One element of the Trump doctrine has powerful antecedents in American life: disdain for Europe, a notion dating to the poet Philip Freneau’s 1784 critique of “Europe’s proud, despotic shores.”
Even so, as late as the mid-1960s, American schools gave far more emphasis to teaching French (spoken by a mere six million people in the Western Hemisphere, principally in Quebec) than Spanish (spoken by as many as 200 million in the hemisphere). This was because French was explicitly regarded as the language of diplomacy and spoken by elites from Chopin to Churchill throughout the continent that Mr. Trump has singled out for facing the “stark prospect of civilizational erasure.”
One signal departure: James Monroe didn’t call his 1823 vow to keep European interests from the Western Hemisphere the Monroe Doctrine, Harry Truman didn’t call his 1947 pledge to support nations battling communism the Truman Doctrine, and Mr. Nixon didn’t call his 1969 pledge to honour existing commitments the Nixon Doctrine.

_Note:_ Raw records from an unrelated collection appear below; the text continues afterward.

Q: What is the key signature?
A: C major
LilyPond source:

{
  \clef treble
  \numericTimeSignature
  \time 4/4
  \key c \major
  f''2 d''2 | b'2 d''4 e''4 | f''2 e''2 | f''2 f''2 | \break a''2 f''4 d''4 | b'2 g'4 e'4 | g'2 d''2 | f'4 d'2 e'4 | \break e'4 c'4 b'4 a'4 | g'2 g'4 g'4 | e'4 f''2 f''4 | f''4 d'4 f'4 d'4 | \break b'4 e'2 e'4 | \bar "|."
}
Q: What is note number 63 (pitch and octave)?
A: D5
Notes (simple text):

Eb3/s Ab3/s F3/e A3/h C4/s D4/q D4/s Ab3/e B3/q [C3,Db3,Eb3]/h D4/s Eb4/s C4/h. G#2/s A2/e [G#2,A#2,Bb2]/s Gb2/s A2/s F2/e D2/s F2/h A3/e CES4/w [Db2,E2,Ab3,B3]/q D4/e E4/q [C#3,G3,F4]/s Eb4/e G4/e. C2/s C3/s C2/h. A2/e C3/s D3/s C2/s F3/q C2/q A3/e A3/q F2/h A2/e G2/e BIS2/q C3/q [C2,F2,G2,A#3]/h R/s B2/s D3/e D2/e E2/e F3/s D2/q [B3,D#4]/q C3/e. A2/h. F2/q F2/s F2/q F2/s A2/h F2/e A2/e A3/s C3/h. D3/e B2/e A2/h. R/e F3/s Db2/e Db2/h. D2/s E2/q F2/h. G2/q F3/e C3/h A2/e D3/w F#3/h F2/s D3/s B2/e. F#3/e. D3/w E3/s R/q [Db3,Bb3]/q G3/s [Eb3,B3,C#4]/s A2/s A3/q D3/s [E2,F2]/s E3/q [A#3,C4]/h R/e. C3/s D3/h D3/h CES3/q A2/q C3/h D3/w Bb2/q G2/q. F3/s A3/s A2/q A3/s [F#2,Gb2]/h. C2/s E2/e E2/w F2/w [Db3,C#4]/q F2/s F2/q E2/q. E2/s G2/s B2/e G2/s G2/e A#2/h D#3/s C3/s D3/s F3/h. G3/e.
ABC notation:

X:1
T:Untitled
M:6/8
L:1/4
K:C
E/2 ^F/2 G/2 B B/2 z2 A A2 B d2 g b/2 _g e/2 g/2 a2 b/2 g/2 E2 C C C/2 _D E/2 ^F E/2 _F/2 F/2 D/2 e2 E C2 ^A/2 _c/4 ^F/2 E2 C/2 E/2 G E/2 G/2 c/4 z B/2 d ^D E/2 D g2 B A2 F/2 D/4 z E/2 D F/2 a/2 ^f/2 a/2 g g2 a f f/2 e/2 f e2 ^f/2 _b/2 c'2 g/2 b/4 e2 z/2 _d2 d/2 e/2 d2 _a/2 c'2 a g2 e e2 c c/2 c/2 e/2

But this document, in classic Trump self-promotion, plainly speaks of the Trump Corollary to the Monroe Doctrine. If the “Trump Corollary” term were added to embellish the President’s image and to establish him as a major figure in American history, it was completely unnecessary. Both this document and the precedent-shattering of the first year of his second term have done that with dramatic effectiveness and steely efficiency.